Profundidad I
Ser y no ver. Sobre la serie «Profundidad», de José Iglesias
La Asociación Isegoría acogió la actividad artística «Profundidades I», una selección de obras pertenecientes a la serie «Profundidad» del pintor madrileño José Iglesias. El conjunto reunió piezas realizadas en técnica mixta sobre lienzo en grandes formatos (200 x 150 cm) y sobre papel satinado y acetato en formatos medianos (70 x 50 cm), con un rasgo definitorio común: la presencia de un fondo neutro, el soporte mismo visible, que opera como principio de presencia y vaciamiento simultáneos. Una poética que, en palabras del crítico y Doctor en Estética y Teoría de las Artes Julio César Abad Vidal, ofrece un universo pictórico que puede calificarse de diluido, precipitado, azaroso, etéreo y fluido, calificativos que remiten tanto a los procedimientos técnicos empleados como a los resultados visuales obtenidos.
La serie constituye para Iglesias un territorio de investigación que conecta la práctica pictórica con preguntas de fondo filosófico sobre la materia, la percepción y los límites de lo visible. El propio artista ha explicado su búsqueda en los siguientes términos: "La materia cuántica nos dice que hay otras formas de energía que conviven con nuestras ideas clásicas. Intento ser sensible a dichas ideas y dejarme llevar hacia una pintura donde pueda visualizar lo que la razón todavía no entiende." Esta declaración sitúa la obra en un lugar que trasciende la representación convencional y apunta hacia una experiencia contemplativa de carácter meditativo, en la que la abstracción no es renuncia sino acceso a dimensiones de lo real que escapan a la mirada directa.
La actividad contó con un texto crítico de Julio César Abad Vidal, quien, tras visitar el estudio del artista, estableció una sugerente conexión entre el universo pictórico de Iglesias y la literatura de Yukio Mishima, en particular con la novela ambientada en el Templo del Pabellón de Oro, cuya recreación literaria de la belleza y su consumación encuentra un eco oblicuo en la materia pictórica de esta serie. La obra de Iglesias, señaló Abad Vidal, podría leerse como una representación lateral de una carne que se desvanece en el instante mismo de su consumación.
Sobre el artista
José Iglesias (Madrid, 1957) es pintor y miembro de la Asociación Isegoría. Su práctica artística, sostenida y de gran profundidad reflexiva, se articula en torno a la abstracción lírica como vía de exploración de la materia y de aquello que la razón todavía no ha alcanzado a formular.

---

● **Por hacer**: Transcribe sin cambios el fragmento del texto proporcionado que va desde "Profundidad I" hasta "resultados visuales obtenidos.", ambos incluidos. Basa tu respuesta únicamente en el texto proporcionado.

● **Entradas de la colección**:
---

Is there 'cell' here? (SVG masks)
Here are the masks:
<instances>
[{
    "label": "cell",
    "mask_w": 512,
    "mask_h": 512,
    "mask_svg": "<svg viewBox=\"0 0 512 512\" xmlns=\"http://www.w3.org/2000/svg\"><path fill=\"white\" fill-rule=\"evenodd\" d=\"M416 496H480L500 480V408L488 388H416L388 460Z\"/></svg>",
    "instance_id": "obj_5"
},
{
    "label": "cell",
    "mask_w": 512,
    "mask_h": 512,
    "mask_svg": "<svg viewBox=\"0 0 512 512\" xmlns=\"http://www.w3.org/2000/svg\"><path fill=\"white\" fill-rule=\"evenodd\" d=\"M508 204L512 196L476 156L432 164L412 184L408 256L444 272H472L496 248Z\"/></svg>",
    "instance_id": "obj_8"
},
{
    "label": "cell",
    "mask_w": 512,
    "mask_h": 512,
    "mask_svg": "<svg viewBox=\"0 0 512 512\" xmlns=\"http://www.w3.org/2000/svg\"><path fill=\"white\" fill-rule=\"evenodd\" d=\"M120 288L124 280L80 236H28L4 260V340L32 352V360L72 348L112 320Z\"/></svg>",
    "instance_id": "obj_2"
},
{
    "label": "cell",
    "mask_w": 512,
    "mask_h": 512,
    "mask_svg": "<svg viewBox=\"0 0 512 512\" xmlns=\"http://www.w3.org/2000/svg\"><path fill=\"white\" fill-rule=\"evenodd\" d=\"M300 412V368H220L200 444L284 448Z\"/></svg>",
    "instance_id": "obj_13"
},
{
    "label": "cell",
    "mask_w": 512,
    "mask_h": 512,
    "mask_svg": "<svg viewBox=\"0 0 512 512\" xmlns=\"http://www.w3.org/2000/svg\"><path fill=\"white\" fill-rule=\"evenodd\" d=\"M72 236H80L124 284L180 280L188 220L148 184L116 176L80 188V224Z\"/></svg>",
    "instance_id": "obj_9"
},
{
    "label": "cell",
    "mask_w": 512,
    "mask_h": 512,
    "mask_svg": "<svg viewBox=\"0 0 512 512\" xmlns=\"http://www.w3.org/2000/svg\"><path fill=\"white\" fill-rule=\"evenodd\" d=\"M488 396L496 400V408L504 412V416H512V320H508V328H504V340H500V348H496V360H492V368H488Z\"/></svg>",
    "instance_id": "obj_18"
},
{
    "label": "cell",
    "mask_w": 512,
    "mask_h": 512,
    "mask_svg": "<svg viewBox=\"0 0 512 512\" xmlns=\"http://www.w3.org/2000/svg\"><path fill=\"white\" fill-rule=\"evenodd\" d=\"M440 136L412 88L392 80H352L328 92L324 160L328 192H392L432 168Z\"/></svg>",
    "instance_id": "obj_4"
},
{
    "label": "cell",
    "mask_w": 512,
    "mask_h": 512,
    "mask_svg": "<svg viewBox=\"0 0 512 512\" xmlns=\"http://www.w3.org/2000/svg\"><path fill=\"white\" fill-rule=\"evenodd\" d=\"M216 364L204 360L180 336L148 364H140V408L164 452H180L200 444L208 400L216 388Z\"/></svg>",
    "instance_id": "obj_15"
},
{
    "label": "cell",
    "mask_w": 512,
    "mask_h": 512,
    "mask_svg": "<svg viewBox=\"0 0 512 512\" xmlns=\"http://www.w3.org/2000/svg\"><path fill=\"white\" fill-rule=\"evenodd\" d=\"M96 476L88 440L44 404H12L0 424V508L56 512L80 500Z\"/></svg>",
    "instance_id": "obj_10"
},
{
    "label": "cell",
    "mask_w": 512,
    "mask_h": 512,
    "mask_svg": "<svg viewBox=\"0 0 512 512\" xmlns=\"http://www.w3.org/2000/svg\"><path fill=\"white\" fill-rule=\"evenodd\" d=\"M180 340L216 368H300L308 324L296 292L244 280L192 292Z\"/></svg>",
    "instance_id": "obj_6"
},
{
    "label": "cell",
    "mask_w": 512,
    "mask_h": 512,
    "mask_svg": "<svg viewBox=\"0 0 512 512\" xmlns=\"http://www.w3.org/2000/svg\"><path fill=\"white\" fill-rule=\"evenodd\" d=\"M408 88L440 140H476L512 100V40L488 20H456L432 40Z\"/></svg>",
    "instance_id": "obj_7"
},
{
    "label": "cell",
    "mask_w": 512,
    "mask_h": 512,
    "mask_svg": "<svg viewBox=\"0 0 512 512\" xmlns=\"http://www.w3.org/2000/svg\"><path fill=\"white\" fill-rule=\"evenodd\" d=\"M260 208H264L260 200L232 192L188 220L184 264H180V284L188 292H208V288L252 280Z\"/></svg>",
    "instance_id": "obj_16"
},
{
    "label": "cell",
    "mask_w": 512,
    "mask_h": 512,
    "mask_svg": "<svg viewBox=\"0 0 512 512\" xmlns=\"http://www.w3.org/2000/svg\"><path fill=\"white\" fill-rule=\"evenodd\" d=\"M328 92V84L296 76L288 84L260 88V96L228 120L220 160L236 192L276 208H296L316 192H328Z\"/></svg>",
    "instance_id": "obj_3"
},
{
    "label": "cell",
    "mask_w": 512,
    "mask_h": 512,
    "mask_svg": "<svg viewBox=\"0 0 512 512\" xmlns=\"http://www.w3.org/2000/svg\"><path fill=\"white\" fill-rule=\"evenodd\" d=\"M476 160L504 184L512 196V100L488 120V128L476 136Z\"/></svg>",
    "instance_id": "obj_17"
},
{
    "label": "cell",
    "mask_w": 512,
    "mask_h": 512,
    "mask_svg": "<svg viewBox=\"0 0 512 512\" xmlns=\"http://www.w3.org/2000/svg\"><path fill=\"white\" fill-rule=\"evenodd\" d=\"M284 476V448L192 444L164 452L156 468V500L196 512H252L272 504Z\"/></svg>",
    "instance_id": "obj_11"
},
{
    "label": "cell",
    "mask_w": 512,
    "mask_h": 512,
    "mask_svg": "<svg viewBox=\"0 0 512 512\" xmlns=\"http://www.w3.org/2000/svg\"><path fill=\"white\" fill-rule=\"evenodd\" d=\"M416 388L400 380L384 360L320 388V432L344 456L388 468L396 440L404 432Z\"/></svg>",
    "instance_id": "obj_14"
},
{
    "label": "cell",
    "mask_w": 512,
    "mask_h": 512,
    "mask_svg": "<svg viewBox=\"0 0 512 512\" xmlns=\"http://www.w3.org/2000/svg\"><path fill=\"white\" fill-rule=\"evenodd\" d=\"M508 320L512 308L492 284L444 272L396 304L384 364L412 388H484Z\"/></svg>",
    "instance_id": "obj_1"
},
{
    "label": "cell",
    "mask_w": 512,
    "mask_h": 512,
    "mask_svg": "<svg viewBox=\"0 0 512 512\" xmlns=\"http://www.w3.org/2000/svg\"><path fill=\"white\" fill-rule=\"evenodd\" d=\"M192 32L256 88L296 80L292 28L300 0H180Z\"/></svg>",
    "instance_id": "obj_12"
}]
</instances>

---

● **Resultado**:
Profundidad I
Ser y no ver. Sobre la serie «Profundidad», de José Iglesias
La Asociación Isegoría acogió la actividad artística «Profundidades I», una selección de obras pertenecientes a la serie «Profundidad» del pintor madrileño José Iglesias. El conjunto reunió piezas realizadas en técnica mixta sobre lienzo en grandes formatos (200 x 150 cm) y sobre papel satinado y acetato en formatos medianos (70 x 50 cm), con un rasgo definitorio común: la presencia de un fondo neutro, el soporte mismo visible, que opera como principio de presencia y vaciamiento simultáneos. Una poética que, en palabras del crítico y Doctor en Estética y Teoría de las Artes Julio César Abad Vidal, ofrece un universo pictórico que puede calificarse de diluido, precipitado, azaroso, etéreo y fluido, calificativos que remiten tanto a los procedimientos técnicos empleados como a los resultados visuales obtenidos.